I've noticed after viewing many of my cute friends' blogs that there is an absence of photos of myself on my blog page. This is no mistake. I really enjoy seeing great pictures of my friends, and I love posting photos of my husband and adorable children. I don't enjoy seeing myself in photos. I will remind you all that I use to be a pretty cute girl, no beauty, but cute, and I had a decent figure. Having four kids has not been kind to my shape, although I sporadically try to exercise and eat healthy, I haven't had the best of luck at regaining my figure. Anyhow, this has been a sore spot for me, but it reminds me of a funny story of moving back here, so here goes . . .

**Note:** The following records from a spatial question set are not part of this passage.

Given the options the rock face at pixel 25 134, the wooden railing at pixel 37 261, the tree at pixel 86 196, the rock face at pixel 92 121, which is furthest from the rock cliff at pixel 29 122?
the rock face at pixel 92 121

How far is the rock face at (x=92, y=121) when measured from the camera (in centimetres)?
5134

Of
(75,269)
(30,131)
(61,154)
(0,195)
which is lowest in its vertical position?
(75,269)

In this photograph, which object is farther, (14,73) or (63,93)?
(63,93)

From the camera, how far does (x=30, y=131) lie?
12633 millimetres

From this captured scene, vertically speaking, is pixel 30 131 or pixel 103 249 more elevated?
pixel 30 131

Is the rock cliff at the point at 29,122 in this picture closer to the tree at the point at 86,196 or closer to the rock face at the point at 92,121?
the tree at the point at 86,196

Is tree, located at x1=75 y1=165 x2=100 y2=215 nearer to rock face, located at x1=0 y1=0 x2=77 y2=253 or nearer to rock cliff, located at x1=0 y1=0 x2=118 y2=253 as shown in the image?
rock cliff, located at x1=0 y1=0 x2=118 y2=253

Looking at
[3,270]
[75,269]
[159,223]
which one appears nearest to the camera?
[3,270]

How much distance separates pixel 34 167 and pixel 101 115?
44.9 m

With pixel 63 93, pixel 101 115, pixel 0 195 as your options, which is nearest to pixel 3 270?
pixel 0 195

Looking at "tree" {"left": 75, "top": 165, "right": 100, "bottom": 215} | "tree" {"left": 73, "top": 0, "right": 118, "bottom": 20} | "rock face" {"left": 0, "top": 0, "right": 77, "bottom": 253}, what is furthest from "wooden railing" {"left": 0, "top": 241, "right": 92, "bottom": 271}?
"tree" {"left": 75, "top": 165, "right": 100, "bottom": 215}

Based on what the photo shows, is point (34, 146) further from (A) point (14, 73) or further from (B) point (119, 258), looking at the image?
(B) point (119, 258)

I had taken my 4 children plus my niece and nephew to Alta Canyon to swim. I was my typical sun-bathing self, no make-up, hair in a pony tail, looking my all natural self. That's when I spotted this stunning beauty of a Barbie Doll type girl across the pool, carrying a baby and with a darling blond girl trailing behind. I thought to myself, "I am just never going to be like that or look like that, and I really don't have any friends like that." Well, this polka-dot clad, high-heel wearing lady, kept walking my way, with a smile on her face, although it took her being right next to me before I recognized her as wife of the guy who happened to be my first kiss. Yes, my first, albeit weird, wish I could forget about it, kiss. She was very nice, not the stereo-typical personality of her look at all. We had a nice, brief conversation, where I forgot to think about my less than fabulous appearance.
So it was on the way out of the pool that I was reminded once again, how time has not been nice to me. I was waiting for one of the kids to use the bathroom, so I was standing in the pool entrance, and I kept glimpsing a man staring at me from the couch. For a moment, I was flattered, until I realized that he looked familiar to me too. So we were kind of staring each other down, without trying to be too obvious about it, when he said, "Are you Nicole Fountaine?", and I said, "so you are ____________" (I will leave it blank, to protect his identity). Then he proceeds to tell me how I look so different, he would never have recognized me! Yeah, so much for being flattered. (I know the "different" is not positive, because I happen to know this individual had a crush on me at one point in high school). Anyhow, we had a nice conversation, where once again, I had to get over myself.
I mention these stories, because when I don't see myself on camera and I actually have the opportunity to talk to people, I really enjoy catching up with old friends. I can almost start to picture myself in a kind-of Amanda Bynes meets Christy Brinkley type look. But, because it has been so fun to see friends on their blog pages, I've decided I need to "get over myself" again, and give myself some more face time on the blog. I hope some of you recognize me!